La differenza tra le due tipologie di extender si può identificare nella stabilità del segnale e nella semplicità di installazione. Nel primo caso, un'estensione di rete Wi-Fi basata su ponti wireless è molto comoda da realizzare ma meno stabile di una rete cablata, in quanto più soggetta a interferenze. Nel secondo caso, un'estensione basata su un cavo Ethernet rende la propagazione della rete più stabile e continua ma più difficile da attuare inizialmente e “scomoda”, proprio per la presenza di cavi fisici in casa.
Nel primo caso, ti basterà avere a disposizione una presa elettrica libera, non troppo distante dal router, in cui installare l'access point wireless. Nel secondo caso, invece, dovrai necessariamente collegare un cavo Ethernet a una porta LAN del router e alla porta apposita dell'extender.
Nel caso dell'extender solo Wi-Fi, devi altresì assicurarti che questo sia posizionato in una zona in cui il segnale del router principale è ancora abbastanza forte per essere captato e quindi ripetuto in maniera soddisfacente. Idealmente, deve trovarsi a metà strada tra dove il router principale copre ancora bene con il suo segnale e l'area della casa che ora risulta fuori copertura. Per la configurazione del tutto ti basterà usare il browser che usi solitamente per navigare online dal tuo PC, il tuo smartphone o il tuo tablet.
Per chiarirti ancora meglio le idee sui tipi di dispositivi dei quali stiamo parlando, di seguito ti propongo due esempi di extender Wi-Fi Netgear di tipo wireless, in grado di incrementare la rete Wi-Fi. La porta di rete LAN in dotazione può essere utilizzata per collegare dei dispositivi di output, come ad esempio una console di gioco, un notebook o una TV. Comunque sia, puoi trovare ulteriori informazioni anche nella mia guida dedicata ai migliori ripetitori Wi-Fi.

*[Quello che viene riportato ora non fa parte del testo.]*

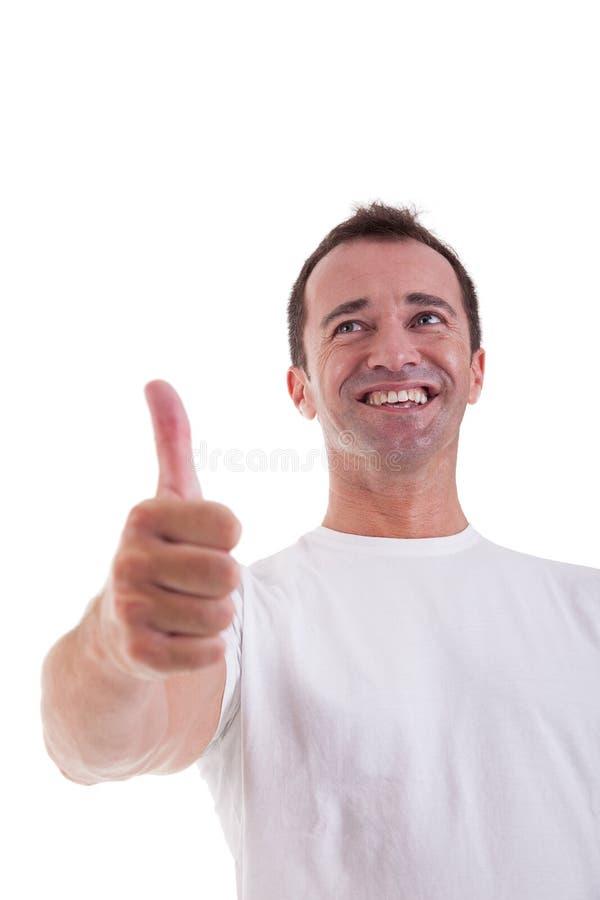 De mens van de midden-leeftijd met duim die als teken van succ wordt opgeheven stock fotografie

NETGEAR Ripetitore WiFi 6 | Ripetitore WiFi Potente per la casa, Dual-...

NETGEAR EX6120 Ripetitore WiFi AC1200 Mbps, 1 Porta Gigabit Ethernet, ...
Invece qui sotto ti propongo alcuni esempi di access point Netgear che posso essere installati in aree totalmente assenti di una copertura Wi-Fi e grazie a un cavo Ethernet derivante dal router possono propagare a loro volta una rete wireless potente e stabile nell'area circostante. Ti consiglio inoltre la lettura della mia guida incentrata sui migliori access point.

NETGEAR WAX605 WiFi 6 AX3000: Wireless Access Point Unifi Professional...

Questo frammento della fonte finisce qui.